Anger helps you achieve your goals
According to a new study, anger can help you achieve it.
For the study published in the Journal of Personality and Social Psychology, researchers analyzed the role of anger in different scenarios, including a series of challenges and a survey. One experiment focused on having participants complete word puzzles after being shown images designed to elicit specific emotional responses.
In all experiments, the researchers found that anger improved participants' ability to achieve challenging goals, compared to a neutral emotional state. In some cases, anger was associated with higher scores or faster response times, while in another experiment, they found that it increased the rate of cheating to win.
In some experiments, desire was also associated with increased goal attainment, but anger was associated with increased success across the board.

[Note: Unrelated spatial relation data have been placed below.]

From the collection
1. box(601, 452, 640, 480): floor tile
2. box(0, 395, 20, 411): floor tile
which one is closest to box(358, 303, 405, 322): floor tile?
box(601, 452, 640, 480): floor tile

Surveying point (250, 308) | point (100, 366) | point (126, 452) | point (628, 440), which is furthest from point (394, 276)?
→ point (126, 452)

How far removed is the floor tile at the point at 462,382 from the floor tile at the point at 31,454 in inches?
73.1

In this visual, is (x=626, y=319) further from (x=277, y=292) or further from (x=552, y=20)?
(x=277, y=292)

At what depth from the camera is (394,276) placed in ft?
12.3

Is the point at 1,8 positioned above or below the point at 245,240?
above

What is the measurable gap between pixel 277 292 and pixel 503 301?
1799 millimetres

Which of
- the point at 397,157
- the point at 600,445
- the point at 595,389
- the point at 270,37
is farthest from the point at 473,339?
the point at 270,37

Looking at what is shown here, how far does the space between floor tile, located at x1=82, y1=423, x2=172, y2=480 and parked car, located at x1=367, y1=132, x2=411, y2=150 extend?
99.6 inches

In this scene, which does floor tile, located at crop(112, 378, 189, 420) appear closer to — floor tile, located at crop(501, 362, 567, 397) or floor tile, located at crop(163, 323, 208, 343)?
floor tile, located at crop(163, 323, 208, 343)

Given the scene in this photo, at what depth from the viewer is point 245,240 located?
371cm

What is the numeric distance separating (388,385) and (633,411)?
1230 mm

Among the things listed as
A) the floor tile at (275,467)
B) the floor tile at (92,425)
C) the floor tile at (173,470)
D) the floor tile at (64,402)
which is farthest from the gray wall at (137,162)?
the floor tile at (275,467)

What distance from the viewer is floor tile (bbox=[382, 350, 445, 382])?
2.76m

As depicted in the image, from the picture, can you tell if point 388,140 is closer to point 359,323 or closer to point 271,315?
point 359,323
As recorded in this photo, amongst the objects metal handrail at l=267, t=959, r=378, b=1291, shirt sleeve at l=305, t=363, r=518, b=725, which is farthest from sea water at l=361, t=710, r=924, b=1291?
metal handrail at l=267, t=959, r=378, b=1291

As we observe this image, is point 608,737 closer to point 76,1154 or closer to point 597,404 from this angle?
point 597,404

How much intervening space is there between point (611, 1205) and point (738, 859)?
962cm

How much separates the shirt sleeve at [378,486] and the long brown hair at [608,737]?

"People often believe that a state of happiness is ideal, and most people consider the pursuit of happiness a major goal in life. The view that positive emotions are ideal for mental health and well-being has been prominent in secular and psychological accounts of emotion, but previous research suggests that a mix of emotions, including negative emotions such as anger, results in the best outcomes." said lead author Heather Lench, a professor at Texas A&M University, in a press release.
The researchers also analyzed polling data collected from the 2016 and 2020 US presidential elections, where people were asked how angry they would be if their candidate did not win. Although there was no effect of who they voted for, those who said they would be angry were more likely to vote in the election.
"These findings show that anger increases effort toward achieving a desired goal, often resulting in greater success," Lench said.
But is anger always helpful? Not exactly.
Nicholette Leanza, a licensed clinical professional counselor with the mental health care company LifeStance Health, who was not involved in the study, told CBS News that the findings did not surprise her.
“Often with my clients, I have noticed that when they are sad, they are more likely to take action to make things better for themselves. Their anger about the situation is the motivator to move forward," she said.
Although anger can help with certain goals, prolonged states or intense periods of it can be unhealthy for your mind and body. This has also been linked to mental health challenges including depression.
Because of the connection between the brain and the body, anger can also affect our physical health.
"Like other emotions, anger is associated with physiological and biological changes. When you get angry, your heart rate and blood pressure go up, as do the levels of your energy hormones, adrenaline and noradrenaline,” according to American Psychological.